Hello there,

Have I said that Pandas is awesome? yes, many times ;-)

I have a question, I am working with a very large dataframe of trades, timestamped at the millisecond precision. Latest Pandas 19.2 here.

I need to resample the dataframe every 200 ms, but given that my data spans several years and I am only interested in resampling data between 10:00 am and 12:00 am every day (handled by between_time()), using a plain resample will crash and burn my machine.

Instead, I tried the sparse resampling shown in the http://pandas.pydata.org/pandas-docs/stable/timeseries.html#sparse-resampling, but it fails when i provide it with a dictionary of columns.

Is that expected? Is it a bug?

import pandas as pd
import numpy as np

rng = pd.date_range('2014-1-1', periods=100, freq='D') + pd.Timedelta('1s')
ts = pd.DataFrame({'value' : range(100)}, index=rng)


from functools import partial
from pandas.tseries.frequencies import to_offset

def round(t, freq):
 freq = to_offset(freq)
 return pd.Timestamp((t.value // freq.delta.value) * freq.delta.value)

# works
ts.groupby(partial(round, freq='3T')).value.sum()

# does not work
ts.groupby(partial(round, freq='3T')).apply({'value' : 'sum'})

ts.groupby(partial(round, freq='3T')).apply({'value' : 'sum'})
Traceback (most recent call last):

  File "<ipython-input-104-6004b307a469>", line 1, in <module>
    ts.groupby(partial(round, freq='3T')).apply({'value' : 'sum'})

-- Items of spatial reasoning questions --
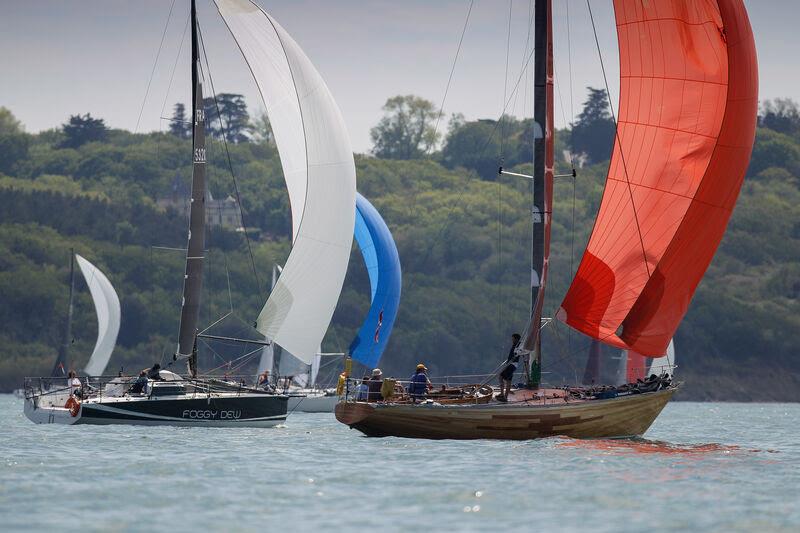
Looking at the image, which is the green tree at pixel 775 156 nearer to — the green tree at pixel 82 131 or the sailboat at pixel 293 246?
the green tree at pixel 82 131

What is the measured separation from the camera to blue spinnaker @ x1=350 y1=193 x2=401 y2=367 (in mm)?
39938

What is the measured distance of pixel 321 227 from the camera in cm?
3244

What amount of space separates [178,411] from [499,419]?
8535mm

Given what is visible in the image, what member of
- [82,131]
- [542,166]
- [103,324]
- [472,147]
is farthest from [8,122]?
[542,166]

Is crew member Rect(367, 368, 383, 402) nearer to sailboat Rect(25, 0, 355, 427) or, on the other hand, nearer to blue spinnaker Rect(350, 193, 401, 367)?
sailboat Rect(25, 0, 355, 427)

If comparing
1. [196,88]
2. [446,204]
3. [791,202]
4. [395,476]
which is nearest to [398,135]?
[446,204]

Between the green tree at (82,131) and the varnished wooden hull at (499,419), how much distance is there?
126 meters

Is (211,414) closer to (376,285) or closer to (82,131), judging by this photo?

-- What to do --
According to the pandas resampling post, how often does the dataframe need to be resampled?

-- Correct response --
Every 200 milliseconds.